以前は「週イチでまとめ買い」が当たり前だったが、今は「その都度食べたいものをちょこちょこ買う」スタイルだ。
やってみると、この方が一回一回の食事の満足度も高いし、食べきれない分があったとしても、家にある食材を自分で把握しきれているので献立と買い物であれこれ悩むことが減った。自然と無駄な出費も減った。
「今日は小松菜だけ買い足して、家にあるきのこと炒めよう」
みたいな感じ。
なんていうか、食生活とかそういうこと以前に思考がスムーズになった。
そんな新しい自分に満足だった。
 
それが今回の買いだめという行為により、せっかく新しく生まれ変わった自分が後退してもとの場所に戻ってしまったような気になって、少し落ち込んだ。
 
しかし、この「心の引っかかり」の正体に気がついた時、私の身をくるんでいた非常事態モードは、急速に解除されていった。
少しずつ、平常心が戻って来た。
 
その日の帰宅後ラジオをつけたら、いつもの局の番組で「デマ特集」が取り上げられていた。
 
なんでも、東日本大震災での経験からSNS上のデマを真に受ける人は減ったものの、知り合いから直接聞いた話だと信じ込む人が多いらしい。
まさに私に聞かせる為の放送じゃないか。
 
まあ週末には季節外れの雪も降ったし、街には人もあまりいないしで見える風景がいつもと違うものだから、そういうモードに入りやすくなってしまうのも無理もない。
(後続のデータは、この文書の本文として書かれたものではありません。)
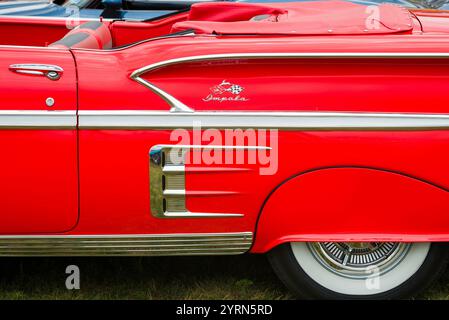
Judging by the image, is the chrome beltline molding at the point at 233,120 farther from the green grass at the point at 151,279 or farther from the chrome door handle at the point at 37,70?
the green grass at the point at 151,279

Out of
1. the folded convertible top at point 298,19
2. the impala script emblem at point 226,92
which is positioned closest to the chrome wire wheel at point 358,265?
the impala script emblem at point 226,92

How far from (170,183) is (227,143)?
0.79 feet

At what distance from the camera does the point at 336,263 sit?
277cm

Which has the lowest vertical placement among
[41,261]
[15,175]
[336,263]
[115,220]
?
[41,261]

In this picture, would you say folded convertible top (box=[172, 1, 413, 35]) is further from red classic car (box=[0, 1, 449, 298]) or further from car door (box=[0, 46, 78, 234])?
car door (box=[0, 46, 78, 234])

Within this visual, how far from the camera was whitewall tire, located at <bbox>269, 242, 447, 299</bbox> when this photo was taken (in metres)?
2.74

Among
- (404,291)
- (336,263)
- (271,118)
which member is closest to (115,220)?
(271,118)

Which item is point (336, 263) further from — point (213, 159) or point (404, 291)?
point (213, 159)

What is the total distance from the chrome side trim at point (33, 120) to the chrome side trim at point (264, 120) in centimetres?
7

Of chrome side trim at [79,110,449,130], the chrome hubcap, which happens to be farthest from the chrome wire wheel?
chrome side trim at [79,110,449,130]

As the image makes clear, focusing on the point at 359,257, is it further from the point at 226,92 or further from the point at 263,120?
the point at 226,92

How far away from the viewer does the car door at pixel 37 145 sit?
2484mm
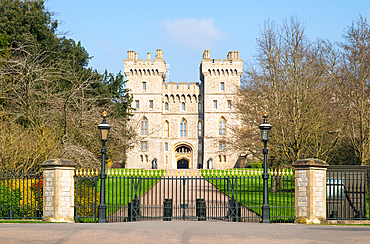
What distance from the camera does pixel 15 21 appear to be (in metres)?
24.3

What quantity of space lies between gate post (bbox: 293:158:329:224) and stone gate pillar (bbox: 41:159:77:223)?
645 centimetres

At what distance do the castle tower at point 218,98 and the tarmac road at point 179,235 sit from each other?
4039 cm

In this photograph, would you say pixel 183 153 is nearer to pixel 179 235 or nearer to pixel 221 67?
pixel 221 67

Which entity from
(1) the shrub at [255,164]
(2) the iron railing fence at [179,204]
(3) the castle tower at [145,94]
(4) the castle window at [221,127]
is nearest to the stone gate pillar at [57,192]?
(2) the iron railing fence at [179,204]

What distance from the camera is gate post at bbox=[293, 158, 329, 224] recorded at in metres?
10.8

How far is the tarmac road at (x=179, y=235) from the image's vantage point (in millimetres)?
6887

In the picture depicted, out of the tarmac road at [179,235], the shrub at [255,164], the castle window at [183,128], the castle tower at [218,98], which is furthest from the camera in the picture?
the castle window at [183,128]

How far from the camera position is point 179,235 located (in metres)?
7.36

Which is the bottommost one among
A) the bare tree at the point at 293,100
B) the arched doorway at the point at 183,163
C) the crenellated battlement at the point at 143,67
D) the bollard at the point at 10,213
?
the arched doorway at the point at 183,163

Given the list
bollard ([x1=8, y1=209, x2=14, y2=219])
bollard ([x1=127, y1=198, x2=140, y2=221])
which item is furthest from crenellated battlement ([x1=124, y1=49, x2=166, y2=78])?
bollard ([x1=8, y1=209, x2=14, y2=219])

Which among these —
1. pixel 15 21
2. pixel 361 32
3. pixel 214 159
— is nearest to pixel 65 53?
pixel 15 21

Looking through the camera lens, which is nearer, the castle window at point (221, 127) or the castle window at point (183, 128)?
the castle window at point (221, 127)

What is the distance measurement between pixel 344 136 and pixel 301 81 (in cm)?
321

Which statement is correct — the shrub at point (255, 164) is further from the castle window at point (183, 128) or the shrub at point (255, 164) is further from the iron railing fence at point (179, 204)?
the iron railing fence at point (179, 204)
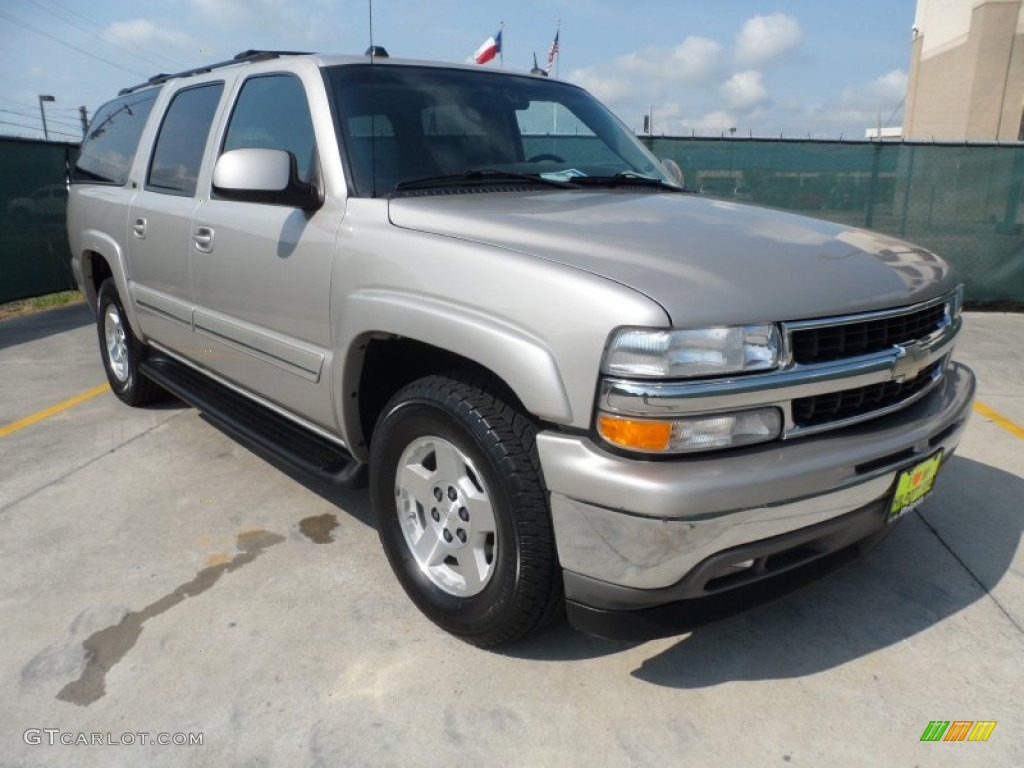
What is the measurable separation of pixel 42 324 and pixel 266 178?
23.0 ft

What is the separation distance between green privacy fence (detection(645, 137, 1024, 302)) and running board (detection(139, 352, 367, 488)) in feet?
21.2

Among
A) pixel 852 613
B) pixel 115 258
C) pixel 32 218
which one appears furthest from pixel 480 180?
pixel 32 218

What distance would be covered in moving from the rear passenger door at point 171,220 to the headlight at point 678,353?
2611 millimetres

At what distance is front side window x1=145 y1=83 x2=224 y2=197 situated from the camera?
3803 mm

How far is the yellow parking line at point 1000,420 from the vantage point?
4.71m

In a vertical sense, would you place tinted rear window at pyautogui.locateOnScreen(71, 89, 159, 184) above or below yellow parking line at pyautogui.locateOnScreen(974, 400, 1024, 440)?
above

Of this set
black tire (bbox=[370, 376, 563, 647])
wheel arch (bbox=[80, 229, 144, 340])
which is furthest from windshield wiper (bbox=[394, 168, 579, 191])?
wheel arch (bbox=[80, 229, 144, 340])

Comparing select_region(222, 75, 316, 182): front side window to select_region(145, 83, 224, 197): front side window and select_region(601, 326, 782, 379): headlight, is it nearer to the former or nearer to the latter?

(という言い訳…)
 
そして、非常事態モードから我に返ってみて感じたのは、「これから自分は何をすべきか」をきちんと考えなければならない、ということだ。
 
別に「大変な状況の世の中を良くするために自分がすべきこと」なんて大そうなものを考えたいのではない。あくまで個人として「これからの人生をもっと楽しくするために、今自分は何をするべきなのか」ということを、きちんと見定めていきたいと思った。
 
そのために大切なのが、自分を見失わないこと。周囲が暗いニュースや不安を煽る情報で溢れていても、冷静でいること。自分に必要なものや幸せをもたらすものに、きちんとフォーカスを当てられること。
難しいけれど、どんな状況下でもそれができる自分でありたいと思った。
 
それから、やっぱり備蓄は必要だと思う。
今後、突然事態が思いもよらぬ方向に急展開するかも知れない。
そんな時に何も備えがないと、人は簡単にパニックに飲み込まれてしまうと思う。
完璧な準備は無理でもとりあえずしばらくは生きていける、という状態を作っておけば、その後の冷静な判断にも繋がると思う。もちろん備蓄なんてしなくても冷静に物事を判断できる人だっていると思うが、私はそうではなさそうなので、ある程度蓄えておいた方が良いと思った。
 
とりあえずしばらくは、買い込んだ食材を消費しつつ、のんびりと楽しく、でも予防はきちんとしながら過ごしていきたい。